An advocacy group for people with Pompe disease in New Zealand has criticised the government for failing to uphold an election pledge, reports Scoop Independent News. Candidates from all major parties had committed to creating a special fund of $20 million to pay for rare disease medications in New Zealand. However, so far this fund has not been set up.

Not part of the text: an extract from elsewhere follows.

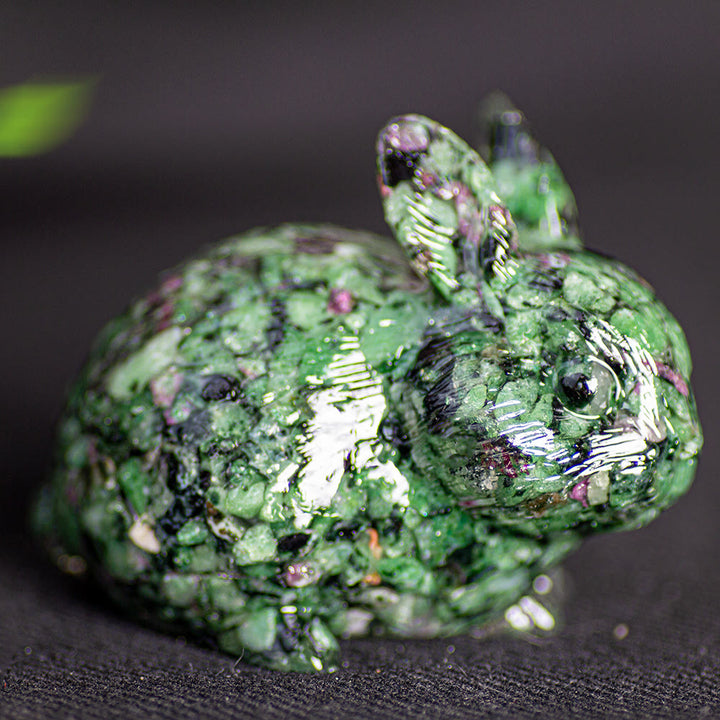 Olivenorma Crystal Bunny Figurine Gemstone Decoration - Ruby Zoisite - image 38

The fund would have paid for expensive rare disease medicines that are not currently subsidised by the New Zealand government. Myozyme, the treatment for Pompe disease, would have been one of the newly funded medicines. Pompe disease is a rare inherited metabolic disorder, present in approximately one out of 40,000 people worldwide, that interrupts the breakdown of glycogen in cells. Although there is not currently a known cure for Pompe disease, Myozyme is an enzyme replacement therapy that can help to alleviate symptoms. Myozyme is available in over eighty countries worldwide, but has been judged to be too expensive for the government in New Zealand to subsidise and so is not currently available. The proposed fund would therefore make the medicine newly accessible to New Zealanders.

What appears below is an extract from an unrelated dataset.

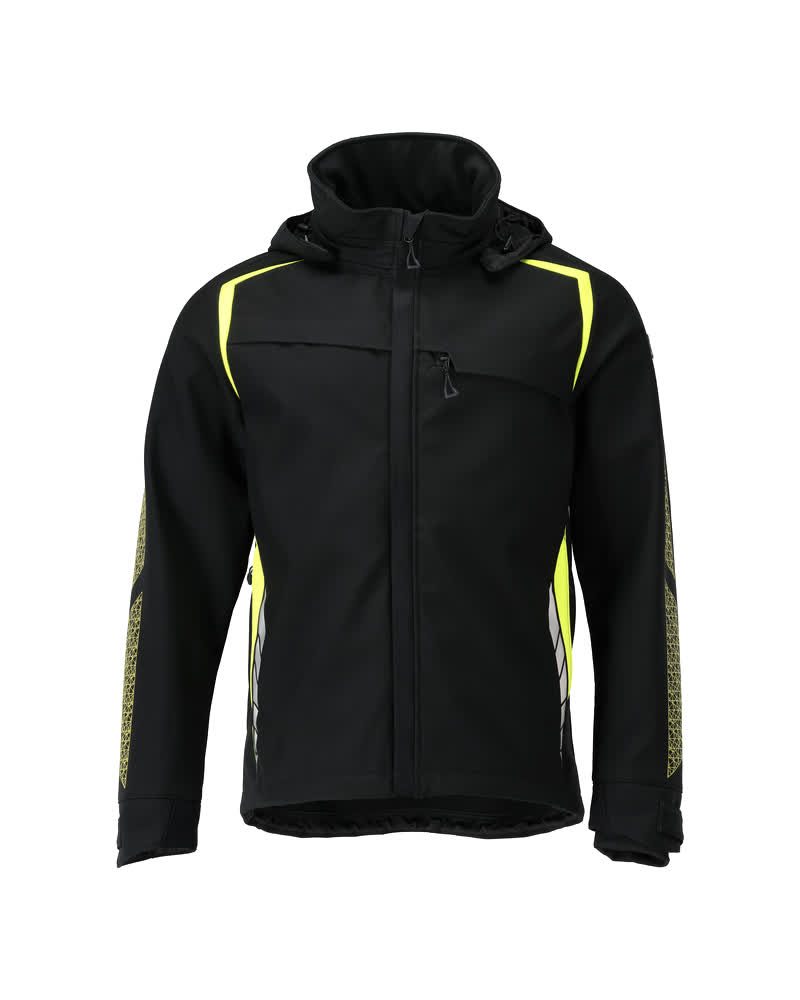 Softshell jas met capuchon 23002 - 0917 - zwart/hi-vis geel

At the New Zealand Pompe Network’s annual conference in Auckland this year, the president of the Network, Allyson Lock, condemned the Health Minister’s backtracking over the fund. Ms Lock described how before the election, candidates for all the parties now involved in the coalition government agreed that a special fund for rare disease treatments should be the government’s answer to the issue of Myozyme funding. However, since forming a coalition they have not fulfilled this pledge, instead claiming that there is not an official coalition policy about the issue.
Ms Lock condemned this stance as a “cynical cop-out,” stating “it’s just plain wrong that they can change their minds now they’ve got the job.”
The New Zealand Health Minister, Dr David Clark, has responded to criticism by saying that he has a “personal commitment” to funding rare disorder treatments. The government will also be making money available for rare disease patients through other routes, including pilot programs run by Pharmac.